**PARTES DO EXERCÍCIO:**
**A.** Diga se cada afirmação concorda com o texto sobre a coleção de filmes: (i) o acervo chegou a ter cerca de 2 mil fitas; (ii) algumas fitas do acervo eram piratas; (iii) com a chegada do DVD, passaram a ser comprados todos os títulos lançados. Responda sim ou não e cite as palavras do texto que decidem cada caso.
**B.** Segundo o texto sobre a coleção de filmes, em qual revista saiu a matéria sobre o acervo?
**C.** Prossiga com o texto sobre a coleção de filmes a partir da última frase apresentada.

**TEXTO FORNECIDO:**
+ + + + + + +
E.T.: Já fui um colecionador hardcore. No tempo das fitas de vídeo (VHS), cheguei a ter uma filmoteca composta apenas por títulos originais, nunca comprei nada pirata, não por moralismo, mas pela baixa qualidade desses produtos. Meu acervo chegou a ter cerca de 2 mil fitas e, à época, foi tema de uma matéria publicada na revista Vejinha São Paulo, ao lado dos acervos de outros colecionadores.
Então vieram o LaserDisc e o DVD, e tudo mudou. Ficou claro que nunca haveria uma plataforma de conteúdo definitiva; que sempre seria necessário migrar para outro tipo de mídia ou tecnologia. Desde então, a contragosto, adotei o DVD, mas passei a adquirir apenas os títulos que realmente me interessavam.
+ + + + + + +
**Registros de dados salvos:**
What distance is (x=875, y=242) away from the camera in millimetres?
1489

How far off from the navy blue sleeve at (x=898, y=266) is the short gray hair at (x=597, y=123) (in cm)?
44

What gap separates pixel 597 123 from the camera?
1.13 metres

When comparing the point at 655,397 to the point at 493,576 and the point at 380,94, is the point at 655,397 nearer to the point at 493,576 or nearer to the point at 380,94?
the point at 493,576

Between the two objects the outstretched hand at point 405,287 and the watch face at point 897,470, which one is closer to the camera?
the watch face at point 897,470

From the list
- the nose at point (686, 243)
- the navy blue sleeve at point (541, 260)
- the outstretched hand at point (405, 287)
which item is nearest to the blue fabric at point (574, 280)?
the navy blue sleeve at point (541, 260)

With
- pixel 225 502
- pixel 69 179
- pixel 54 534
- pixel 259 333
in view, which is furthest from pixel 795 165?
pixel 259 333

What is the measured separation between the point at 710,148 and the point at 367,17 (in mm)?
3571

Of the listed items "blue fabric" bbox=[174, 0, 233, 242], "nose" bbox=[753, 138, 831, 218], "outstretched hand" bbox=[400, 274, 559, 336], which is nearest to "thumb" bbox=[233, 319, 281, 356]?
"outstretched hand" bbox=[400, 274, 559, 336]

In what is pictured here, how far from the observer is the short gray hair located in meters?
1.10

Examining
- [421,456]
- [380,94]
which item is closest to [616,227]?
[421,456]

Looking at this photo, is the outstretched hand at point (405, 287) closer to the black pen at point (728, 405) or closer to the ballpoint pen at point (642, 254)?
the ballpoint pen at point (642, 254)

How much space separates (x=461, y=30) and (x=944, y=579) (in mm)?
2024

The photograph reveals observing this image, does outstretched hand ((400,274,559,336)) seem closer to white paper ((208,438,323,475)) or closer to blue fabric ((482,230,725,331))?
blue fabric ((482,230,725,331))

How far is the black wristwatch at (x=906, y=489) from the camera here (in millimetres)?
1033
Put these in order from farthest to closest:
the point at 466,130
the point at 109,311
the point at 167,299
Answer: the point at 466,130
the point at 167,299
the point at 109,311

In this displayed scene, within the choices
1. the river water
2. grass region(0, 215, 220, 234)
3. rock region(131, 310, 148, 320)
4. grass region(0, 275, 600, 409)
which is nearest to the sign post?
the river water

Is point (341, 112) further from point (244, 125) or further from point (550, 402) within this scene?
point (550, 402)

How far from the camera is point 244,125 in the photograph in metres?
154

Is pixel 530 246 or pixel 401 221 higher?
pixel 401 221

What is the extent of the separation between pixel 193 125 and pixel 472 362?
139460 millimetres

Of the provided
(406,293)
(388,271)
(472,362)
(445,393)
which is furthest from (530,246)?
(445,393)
+ + + + + + +
**RESPOSTAS POR TAREFA:**
**A.**
(i) Sim: "Meu acervo chegou a ter cerca de 2 mil fitas".
(ii) Não: "nunca comprei nada pirata".
(iii) Não: "passei a adquirir apenas os títulos que realmente me interessavam".

**B.** Na revista Vejinha São Paulo.

**C.**
Costumo assistir ao filme primeiro no cinema, no Now ou na Netflix. Se me interessar (e se eu achar que merece entrar para a minha coleção), compro a versão em DVD. Tenho um player de Blu-ray em casa, mas quase não o utilizo, pois possuo menos de dez títulos nesse formato. Também tenho meu próprio projetor de filmes e compro muitos livros sobre cinema, meu passatempo predileto.
Acho que meu lado "colecionador" termina aí. Não sou de comprar bonecos, esculturas, canecas ou camisetas inspiradas em filmes. Meu interesse nessas coisas é mais cerebral do que visceral.
3) Os seus livros "Quando os Macacos Dominavam a Terra" e "Sexo, Glamour & Balas" documentam cinesséries populares. Ele veio para suprir uma lacuna sobre o tema? E em que momento essa ideia tomou forma?
E.T.: Os livros que publiquei se enquadram em um nicho de publicações bastante tradicional nos Estados Unidos e na Europa, mas que só agora começa a despontar por aqui: ensaios sobre filmes que não se concentram exclusivamente nas obras em si, mas em todo o contexto sociocultural que as envolve.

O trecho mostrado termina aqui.